I fancied some original Quiche (Bacon, Eggs, Cream), so set about making the pastry ala Rachel Khoo, simplicity itself, soft butter, mixed with flour sugar and salt, mix for as little as possible, chuck in a couple of eggs and a spoonful or two of ice cold water and bring together. Stick it in the fridge and its good to go in an hour!
I was in a well known super market the other day, and they were charging £2.99 for the smallest packet of lardons, which did not look that great.
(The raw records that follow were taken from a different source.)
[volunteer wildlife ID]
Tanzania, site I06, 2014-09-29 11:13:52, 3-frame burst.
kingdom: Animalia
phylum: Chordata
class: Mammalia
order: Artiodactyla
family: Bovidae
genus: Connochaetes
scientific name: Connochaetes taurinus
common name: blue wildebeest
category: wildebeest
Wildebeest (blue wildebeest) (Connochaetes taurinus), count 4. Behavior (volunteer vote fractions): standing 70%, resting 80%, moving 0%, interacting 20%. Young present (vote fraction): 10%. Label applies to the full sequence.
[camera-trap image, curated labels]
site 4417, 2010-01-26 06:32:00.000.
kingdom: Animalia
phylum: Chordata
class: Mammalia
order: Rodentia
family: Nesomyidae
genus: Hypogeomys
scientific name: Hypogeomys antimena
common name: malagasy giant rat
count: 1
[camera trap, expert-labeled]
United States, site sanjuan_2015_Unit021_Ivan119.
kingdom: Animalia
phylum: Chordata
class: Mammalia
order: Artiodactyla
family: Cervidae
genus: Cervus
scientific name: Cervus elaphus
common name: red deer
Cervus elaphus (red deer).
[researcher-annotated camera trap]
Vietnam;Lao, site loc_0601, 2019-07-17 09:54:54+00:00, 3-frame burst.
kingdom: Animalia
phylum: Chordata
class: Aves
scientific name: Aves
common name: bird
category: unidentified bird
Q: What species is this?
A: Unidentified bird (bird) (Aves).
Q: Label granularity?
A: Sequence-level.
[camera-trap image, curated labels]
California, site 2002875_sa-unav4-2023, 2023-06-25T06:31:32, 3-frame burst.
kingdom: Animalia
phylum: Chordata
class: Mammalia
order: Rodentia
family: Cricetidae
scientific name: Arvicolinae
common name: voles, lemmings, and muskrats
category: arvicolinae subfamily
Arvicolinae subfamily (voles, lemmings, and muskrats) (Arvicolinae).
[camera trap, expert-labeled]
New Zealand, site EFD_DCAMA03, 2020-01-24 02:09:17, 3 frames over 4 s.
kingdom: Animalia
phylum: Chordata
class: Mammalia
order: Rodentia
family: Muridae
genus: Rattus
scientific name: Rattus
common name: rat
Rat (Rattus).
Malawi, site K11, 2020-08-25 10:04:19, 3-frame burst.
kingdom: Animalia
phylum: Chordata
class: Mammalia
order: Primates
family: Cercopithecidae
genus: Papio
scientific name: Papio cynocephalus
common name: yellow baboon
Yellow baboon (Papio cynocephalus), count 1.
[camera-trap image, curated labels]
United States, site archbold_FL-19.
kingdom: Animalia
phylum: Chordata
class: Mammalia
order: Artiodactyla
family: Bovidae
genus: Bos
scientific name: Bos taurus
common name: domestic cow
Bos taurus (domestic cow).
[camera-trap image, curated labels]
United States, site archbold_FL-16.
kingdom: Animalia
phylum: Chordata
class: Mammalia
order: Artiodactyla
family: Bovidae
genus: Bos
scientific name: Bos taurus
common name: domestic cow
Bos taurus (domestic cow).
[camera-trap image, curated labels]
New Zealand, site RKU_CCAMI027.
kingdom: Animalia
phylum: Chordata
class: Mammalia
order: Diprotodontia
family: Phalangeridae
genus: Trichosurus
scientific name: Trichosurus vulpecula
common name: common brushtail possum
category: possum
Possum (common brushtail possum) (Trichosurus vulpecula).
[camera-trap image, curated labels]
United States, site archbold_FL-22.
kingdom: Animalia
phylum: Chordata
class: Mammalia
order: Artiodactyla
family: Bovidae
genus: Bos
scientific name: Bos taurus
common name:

I got mine from my favourite meat supplier Casey Fields Farm Shop in Ashamstead. I got six times the weight for the same price and the quality was awesome. You can see them above, waiting for the egg and double cream mixture.
I followed Rachel’s receipe and you can see the results for yourself, it took about 15 mins to make the Quiche (excluding resting/cooking time) and it tastes fab (its nearly all gone within 24 hours of baking!).
You can see a video how Rachel Khoo makes the quiche herealong with the rest of the receipe. Considering the time taken, size of the finished quiche its quicker to make than go to the supermarket and find a dodgy one on the shelf, and it tastes seriously good if you can find half decent lardons or bacon.
I urge you to  have a go, its simple, quick and well worth it.